String4::RandomPassword($length = 10) → String4
Generates a human-friendly random password. Visually ambiguous characters (0, O, 1, l, I) are excluded to reduce transcription errors. The result mixes letters and digits in a pronounceable pattern.
Also works well as a voucher or coupon code generator.
echo String4::RandomPassword(); // e.g. "68ynedeSA6" echo String4::RandomPassword(12); // e.g. "68ynedeSA634" echo String4::RandomPassword(10)->upper(); // e.g. "EVUH923244"
Encoding
fixEncoding($options = []) → String4
Replaces invalid UTF-8 byte sequences with a replacement character. Only has effect on UTF-8 strings. Accepts a string argument directly as a shorthand for ["replacement" => ...].
The default replacement is U+FFFD (the standard Unicode replacement character ▒).

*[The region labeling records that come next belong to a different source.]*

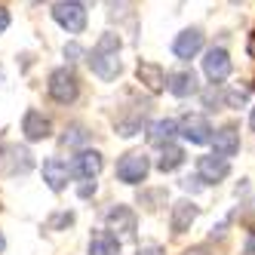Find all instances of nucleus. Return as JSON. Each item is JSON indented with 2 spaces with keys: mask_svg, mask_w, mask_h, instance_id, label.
Listing matches in <instances>:
<instances>
[{
  "mask_svg": "<svg viewBox=\"0 0 255 255\" xmlns=\"http://www.w3.org/2000/svg\"><path fill=\"white\" fill-rule=\"evenodd\" d=\"M86 62L93 68V74L102 77V80H117L120 71H123V62H120V37L111 31H105L99 43L93 46V52H86Z\"/></svg>",
  "mask_w": 255,
  "mask_h": 255,
  "instance_id": "1",
  "label": "nucleus"
},
{
  "mask_svg": "<svg viewBox=\"0 0 255 255\" xmlns=\"http://www.w3.org/2000/svg\"><path fill=\"white\" fill-rule=\"evenodd\" d=\"M46 93L56 105H74L77 96H80V80L74 74L71 65H62L49 74V83H46Z\"/></svg>",
  "mask_w": 255,
  "mask_h": 255,
  "instance_id": "2",
  "label": "nucleus"
},
{
  "mask_svg": "<svg viewBox=\"0 0 255 255\" xmlns=\"http://www.w3.org/2000/svg\"><path fill=\"white\" fill-rule=\"evenodd\" d=\"M151 172V160L144 151H129L117 160V178L123 185H141Z\"/></svg>",
  "mask_w": 255,
  "mask_h": 255,
  "instance_id": "3",
  "label": "nucleus"
},
{
  "mask_svg": "<svg viewBox=\"0 0 255 255\" xmlns=\"http://www.w3.org/2000/svg\"><path fill=\"white\" fill-rule=\"evenodd\" d=\"M52 19L68 34H83L86 31V6L80 0H59V3L52 6Z\"/></svg>",
  "mask_w": 255,
  "mask_h": 255,
  "instance_id": "4",
  "label": "nucleus"
},
{
  "mask_svg": "<svg viewBox=\"0 0 255 255\" xmlns=\"http://www.w3.org/2000/svg\"><path fill=\"white\" fill-rule=\"evenodd\" d=\"M231 71H234V62H231V56H228L225 46H212V49H206V56H203V74H206L215 86L222 83V80H228Z\"/></svg>",
  "mask_w": 255,
  "mask_h": 255,
  "instance_id": "5",
  "label": "nucleus"
},
{
  "mask_svg": "<svg viewBox=\"0 0 255 255\" xmlns=\"http://www.w3.org/2000/svg\"><path fill=\"white\" fill-rule=\"evenodd\" d=\"M178 135L191 141V144H209L212 138V126L203 114H185L178 120Z\"/></svg>",
  "mask_w": 255,
  "mask_h": 255,
  "instance_id": "6",
  "label": "nucleus"
},
{
  "mask_svg": "<svg viewBox=\"0 0 255 255\" xmlns=\"http://www.w3.org/2000/svg\"><path fill=\"white\" fill-rule=\"evenodd\" d=\"M31 166H34V160H31L28 148L6 144V148L0 151V172H3V175H25Z\"/></svg>",
  "mask_w": 255,
  "mask_h": 255,
  "instance_id": "7",
  "label": "nucleus"
},
{
  "mask_svg": "<svg viewBox=\"0 0 255 255\" xmlns=\"http://www.w3.org/2000/svg\"><path fill=\"white\" fill-rule=\"evenodd\" d=\"M200 52H203V31H200V28H185V31H181L178 37L172 40V56L181 59V62L197 59Z\"/></svg>",
  "mask_w": 255,
  "mask_h": 255,
  "instance_id": "8",
  "label": "nucleus"
},
{
  "mask_svg": "<svg viewBox=\"0 0 255 255\" xmlns=\"http://www.w3.org/2000/svg\"><path fill=\"white\" fill-rule=\"evenodd\" d=\"M231 175V163L215 157V154H206L197 160V178L203 181V185H218V181H225Z\"/></svg>",
  "mask_w": 255,
  "mask_h": 255,
  "instance_id": "9",
  "label": "nucleus"
},
{
  "mask_svg": "<svg viewBox=\"0 0 255 255\" xmlns=\"http://www.w3.org/2000/svg\"><path fill=\"white\" fill-rule=\"evenodd\" d=\"M212 154L215 157H222V160H231V157H237V151H240V129H237L234 123H228V126H222L212 138Z\"/></svg>",
  "mask_w": 255,
  "mask_h": 255,
  "instance_id": "10",
  "label": "nucleus"
},
{
  "mask_svg": "<svg viewBox=\"0 0 255 255\" xmlns=\"http://www.w3.org/2000/svg\"><path fill=\"white\" fill-rule=\"evenodd\" d=\"M43 181L49 185V191H56V194H62L65 188H68V178H71V166L62 160V157H46L43 160Z\"/></svg>",
  "mask_w": 255,
  "mask_h": 255,
  "instance_id": "11",
  "label": "nucleus"
},
{
  "mask_svg": "<svg viewBox=\"0 0 255 255\" xmlns=\"http://www.w3.org/2000/svg\"><path fill=\"white\" fill-rule=\"evenodd\" d=\"M22 135H25L28 141H43V138H49V135H52L49 117H43L37 108H28L25 117H22Z\"/></svg>",
  "mask_w": 255,
  "mask_h": 255,
  "instance_id": "12",
  "label": "nucleus"
},
{
  "mask_svg": "<svg viewBox=\"0 0 255 255\" xmlns=\"http://www.w3.org/2000/svg\"><path fill=\"white\" fill-rule=\"evenodd\" d=\"M197 215H200V206L194 203V200H178V203H172V212H169V228H172V234L191 231V225L197 222Z\"/></svg>",
  "mask_w": 255,
  "mask_h": 255,
  "instance_id": "13",
  "label": "nucleus"
},
{
  "mask_svg": "<svg viewBox=\"0 0 255 255\" xmlns=\"http://www.w3.org/2000/svg\"><path fill=\"white\" fill-rule=\"evenodd\" d=\"M102 166H105V160H102L99 151H80L74 160H71V175H77L80 181L83 178H96L102 172Z\"/></svg>",
  "mask_w": 255,
  "mask_h": 255,
  "instance_id": "14",
  "label": "nucleus"
},
{
  "mask_svg": "<svg viewBox=\"0 0 255 255\" xmlns=\"http://www.w3.org/2000/svg\"><path fill=\"white\" fill-rule=\"evenodd\" d=\"M105 222H108V231L114 237H117V231H120V237H135V212L129 206H114Z\"/></svg>",
  "mask_w": 255,
  "mask_h": 255,
  "instance_id": "15",
  "label": "nucleus"
},
{
  "mask_svg": "<svg viewBox=\"0 0 255 255\" xmlns=\"http://www.w3.org/2000/svg\"><path fill=\"white\" fill-rule=\"evenodd\" d=\"M135 74H138V80L144 83V89H148V93H154V96L166 89V71H163L160 65H154V62H138Z\"/></svg>",
  "mask_w": 255,
  "mask_h": 255,
  "instance_id": "16",
  "label": "nucleus"
},
{
  "mask_svg": "<svg viewBox=\"0 0 255 255\" xmlns=\"http://www.w3.org/2000/svg\"><path fill=\"white\" fill-rule=\"evenodd\" d=\"M166 89L175 96V99H188L194 93H200V86H197V74L194 71H175V74L166 77Z\"/></svg>",
  "mask_w": 255,
  "mask_h": 255,
  "instance_id": "17",
  "label": "nucleus"
},
{
  "mask_svg": "<svg viewBox=\"0 0 255 255\" xmlns=\"http://www.w3.org/2000/svg\"><path fill=\"white\" fill-rule=\"evenodd\" d=\"M178 135V123L172 117H163L157 123H151V129H148V141L157 144V148H163V144H172V138Z\"/></svg>",
  "mask_w": 255,
  "mask_h": 255,
  "instance_id": "18",
  "label": "nucleus"
},
{
  "mask_svg": "<svg viewBox=\"0 0 255 255\" xmlns=\"http://www.w3.org/2000/svg\"><path fill=\"white\" fill-rule=\"evenodd\" d=\"M120 252V237L111 231H96L89 237V255H117Z\"/></svg>",
  "mask_w": 255,
  "mask_h": 255,
  "instance_id": "19",
  "label": "nucleus"
},
{
  "mask_svg": "<svg viewBox=\"0 0 255 255\" xmlns=\"http://www.w3.org/2000/svg\"><path fill=\"white\" fill-rule=\"evenodd\" d=\"M181 163H185V148H178V144H163V151L157 157V169L160 172H175Z\"/></svg>",
  "mask_w": 255,
  "mask_h": 255,
  "instance_id": "20",
  "label": "nucleus"
},
{
  "mask_svg": "<svg viewBox=\"0 0 255 255\" xmlns=\"http://www.w3.org/2000/svg\"><path fill=\"white\" fill-rule=\"evenodd\" d=\"M89 135H93V132H89L83 123H71L65 129V135H62V144H65V148H83V144L89 141Z\"/></svg>",
  "mask_w": 255,
  "mask_h": 255,
  "instance_id": "21",
  "label": "nucleus"
},
{
  "mask_svg": "<svg viewBox=\"0 0 255 255\" xmlns=\"http://www.w3.org/2000/svg\"><path fill=\"white\" fill-rule=\"evenodd\" d=\"M246 102H249V89H231V93H225L228 108H246Z\"/></svg>",
  "mask_w": 255,
  "mask_h": 255,
  "instance_id": "22",
  "label": "nucleus"
},
{
  "mask_svg": "<svg viewBox=\"0 0 255 255\" xmlns=\"http://www.w3.org/2000/svg\"><path fill=\"white\" fill-rule=\"evenodd\" d=\"M203 105L209 108V111H215L218 105H225V93H222V89H215V83H212V89L203 93Z\"/></svg>",
  "mask_w": 255,
  "mask_h": 255,
  "instance_id": "23",
  "label": "nucleus"
},
{
  "mask_svg": "<svg viewBox=\"0 0 255 255\" xmlns=\"http://www.w3.org/2000/svg\"><path fill=\"white\" fill-rule=\"evenodd\" d=\"M74 225V212H56L49 218V228L52 231H62V228H71Z\"/></svg>",
  "mask_w": 255,
  "mask_h": 255,
  "instance_id": "24",
  "label": "nucleus"
},
{
  "mask_svg": "<svg viewBox=\"0 0 255 255\" xmlns=\"http://www.w3.org/2000/svg\"><path fill=\"white\" fill-rule=\"evenodd\" d=\"M86 56V49L80 46V43H68L65 46V59H68V65H74V62H80Z\"/></svg>",
  "mask_w": 255,
  "mask_h": 255,
  "instance_id": "25",
  "label": "nucleus"
},
{
  "mask_svg": "<svg viewBox=\"0 0 255 255\" xmlns=\"http://www.w3.org/2000/svg\"><path fill=\"white\" fill-rule=\"evenodd\" d=\"M99 191V185H96V178H83V185L77 188V197L80 200H89V197H93Z\"/></svg>",
  "mask_w": 255,
  "mask_h": 255,
  "instance_id": "26",
  "label": "nucleus"
},
{
  "mask_svg": "<svg viewBox=\"0 0 255 255\" xmlns=\"http://www.w3.org/2000/svg\"><path fill=\"white\" fill-rule=\"evenodd\" d=\"M135 255H166V249L157 246V243H148V246H138V252H135Z\"/></svg>",
  "mask_w": 255,
  "mask_h": 255,
  "instance_id": "27",
  "label": "nucleus"
},
{
  "mask_svg": "<svg viewBox=\"0 0 255 255\" xmlns=\"http://www.w3.org/2000/svg\"><path fill=\"white\" fill-rule=\"evenodd\" d=\"M181 255H215V252L209 246H191V249H185Z\"/></svg>",
  "mask_w": 255,
  "mask_h": 255,
  "instance_id": "28",
  "label": "nucleus"
},
{
  "mask_svg": "<svg viewBox=\"0 0 255 255\" xmlns=\"http://www.w3.org/2000/svg\"><path fill=\"white\" fill-rule=\"evenodd\" d=\"M243 255H255V228L249 231V237H246V246H243Z\"/></svg>",
  "mask_w": 255,
  "mask_h": 255,
  "instance_id": "29",
  "label": "nucleus"
},
{
  "mask_svg": "<svg viewBox=\"0 0 255 255\" xmlns=\"http://www.w3.org/2000/svg\"><path fill=\"white\" fill-rule=\"evenodd\" d=\"M6 28H9V12H6L3 6H0V34H3Z\"/></svg>",
  "mask_w": 255,
  "mask_h": 255,
  "instance_id": "30",
  "label": "nucleus"
},
{
  "mask_svg": "<svg viewBox=\"0 0 255 255\" xmlns=\"http://www.w3.org/2000/svg\"><path fill=\"white\" fill-rule=\"evenodd\" d=\"M249 126H252V132H255V108H252V114H249Z\"/></svg>",
  "mask_w": 255,
  "mask_h": 255,
  "instance_id": "31",
  "label": "nucleus"
},
{
  "mask_svg": "<svg viewBox=\"0 0 255 255\" xmlns=\"http://www.w3.org/2000/svg\"><path fill=\"white\" fill-rule=\"evenodd\" d=\"M3 246H6V240H3V234H0V252H3Z\"/></svg>",
  "mask_w": 255,
  "mask_h": 255,
  "instance_id": "32",
  "label": "nucleus"
},
{
  "mask_svg": "<svg viewBox=\"0 0 255 255\" xmlns=\"http://www.w3.org/2000/svg\"><path fill=\"white\" fill-rule=\"evenodd\" d=\"M234 3H237V0H234Z\"/></svg>",
  "mask_w": 255,
  "mask_h": 255,
  "instance_id": "33",
  "label": "nucleus"
}]
</instances>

$s->fixEncoding(); // invalid bytes replaced with "▒" $s->fixEncoding("?"); // invalid bytes replaced with "?" $s->fixEncoding(["replacement" => "_"]); // invalid bytes replaced with "_"
Utilities
getId() → string
Returns the string value. Exists for compatibility with the ATK14 framework, which sometimes calls getId() on objects to obtain their scalar representation.
Method chaining
All transformation methods return a new String4 instance, so calls can be chained in any order:
echo String4::ToObject(" Hello World! ") ->trim() ->lower() ->replace("!", "") ->toSlug(); // "hello-world" echo String4::ToObject("CookieConsentsController") ->gsub('/Controller$/', '') ->singularize() ->underscore(); // "cookie_consent" echo String4::ToObject(" lots of whitespace \n\n\n and newlines ") ->squish(); // "lots of whitespace and newlines"
Testing
String4 is tested automatically via GitHub Actions across PHP 5.6 to PHP 8.5.
Tests use the atk14/tester wrapper for phpunit/phpunit.
Install development dependencies:
composer update --dev
Run the test suite:
cd test ../vendor/bin/run_unit_tests
Licence
String4 is free software distributed under the terms of the MIT license.